Her favorite students, though, are the parents who come to them by way of their children, because she understands the beauty of reclaiming music for yourself, even as an adult.

“A parent will mention at a recital, ‘I really wish I didn’t give up piano, I regret it to this day.’ And we’ll say, ‘It’s not too late. We can schedule a lesson at the same time as your kids.’ So now we have families who take lessons with us. At the virtual recital on Zoom that we just hosted, we had a couple of parent/child duos, which were so touching.”

No matter what the age group, Eclectic Music focuses on the joy of playing, instead of forcing students to “practice.”

“Why are we challenging children to practice 30 minutes a day?” Jennifer says. “To practice means you have to be able to self-identify what’s wrong, and that’s an extremely advanced skill set. That’s actually what the teacher is for. What the students should be doing, especially beginners, is just playing.

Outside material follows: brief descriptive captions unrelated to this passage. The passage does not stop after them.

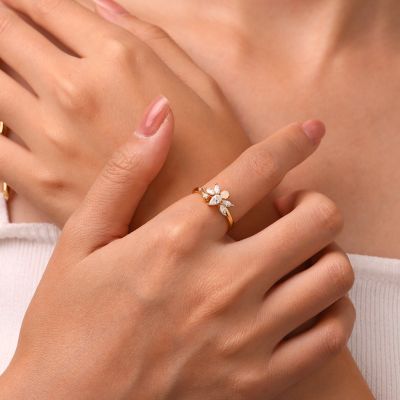 Anillo Abierto de Mariposa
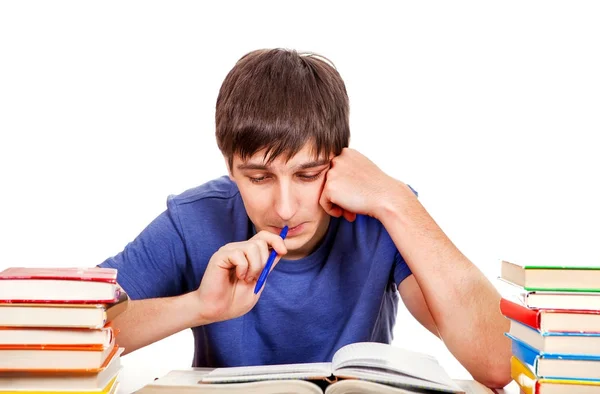 Student med en böcker — Stockfoto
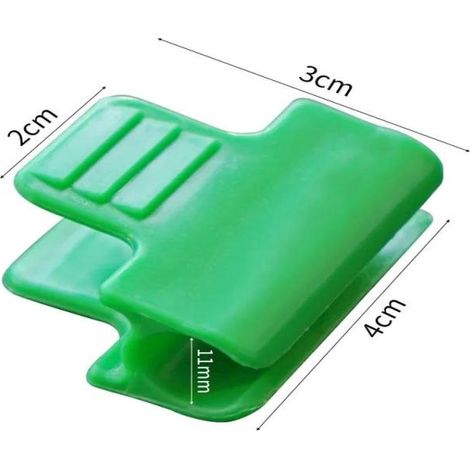 30 clips de fixation pour film de serre, 40 × 30 mm, diamètre 11 mm, verts (1/5)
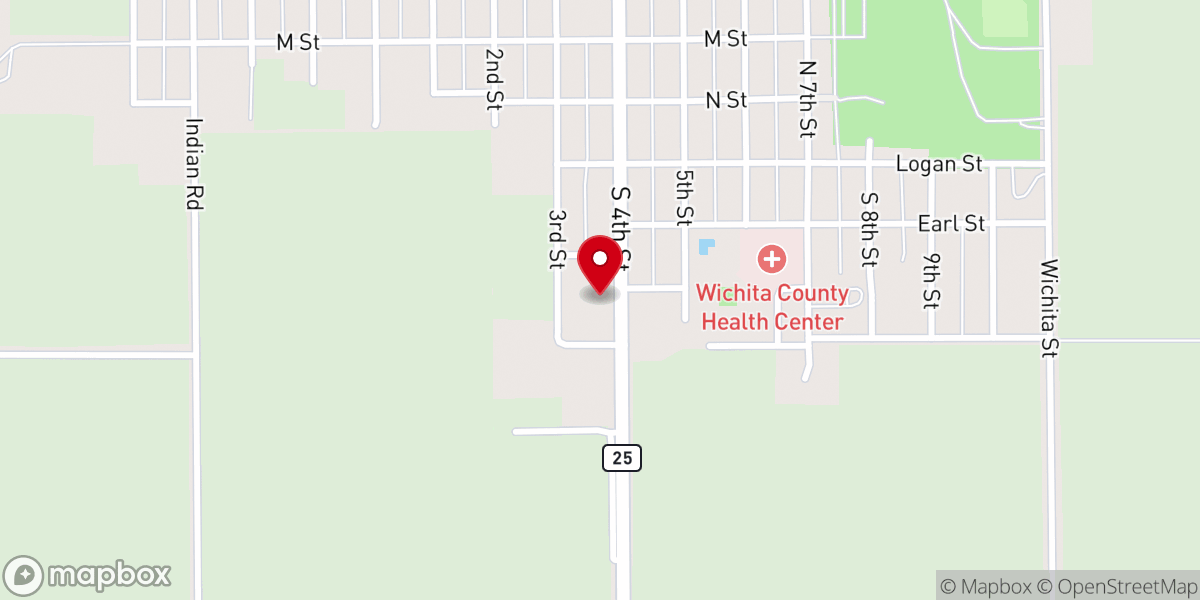 Map showing location of St Anthony of Padua's Catholic Church
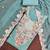 women's sea green unstitched p v cotton silk dress material & embroidered dupatta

They should be having fun with music and their instrument while at home, they should be playing for their family before dinner to avid applause—then they can be doing focused practicing when they’re with the expert. In this way, particularly for those students who dread practice, we don’t drive the love of music out of them with obligation. Music becomes something they get to do, not something they have to do. And home practice begins to motivate itself, when practice is play.”